TASK OBJECTIVE
In the copy, include every entry exactly but none of the images.
— Begin TASK INPUT —
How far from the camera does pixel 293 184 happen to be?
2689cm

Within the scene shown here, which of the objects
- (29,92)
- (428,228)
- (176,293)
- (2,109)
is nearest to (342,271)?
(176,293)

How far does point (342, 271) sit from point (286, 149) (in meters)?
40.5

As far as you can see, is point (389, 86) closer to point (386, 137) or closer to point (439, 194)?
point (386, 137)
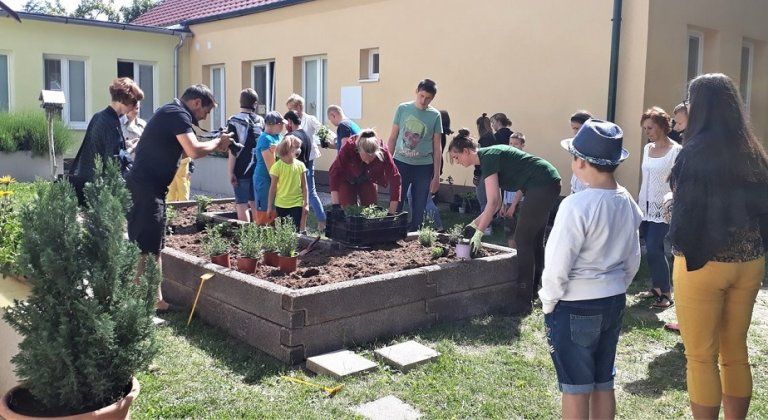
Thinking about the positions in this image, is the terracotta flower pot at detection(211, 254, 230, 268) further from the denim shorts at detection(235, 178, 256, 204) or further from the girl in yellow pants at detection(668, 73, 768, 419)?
the girl in yellow pants at detection(668, 73, 768, 419)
— End TASK INPUT —
WRITTEN REPLY
How far from the camera does pixel 293 184 happen to be?
2689cm

Within the scene shown here, which of the objects
- (29,92)
- (428,228)
- (176,293)
- (2,109)
is nearest to (342,271)?
(176,293)

How far does point (342, 271) sit from point (286, 149) (in meters)?
40.5

As far as you can see, is point (389, 86) closer to point (386, 137) or closer to point (439, 194)?
point (386, 137)
Thinking about the positions in this image, is the terracotta flower pot at detection(211, 254, 230, 268) further from the denim shorts at detection(235, 178, 256, 204) or further from the girl in yellow pants at detection(668, 73, 768, 419)?
the girl in yellow pants at detection(668, 73, 768, 419)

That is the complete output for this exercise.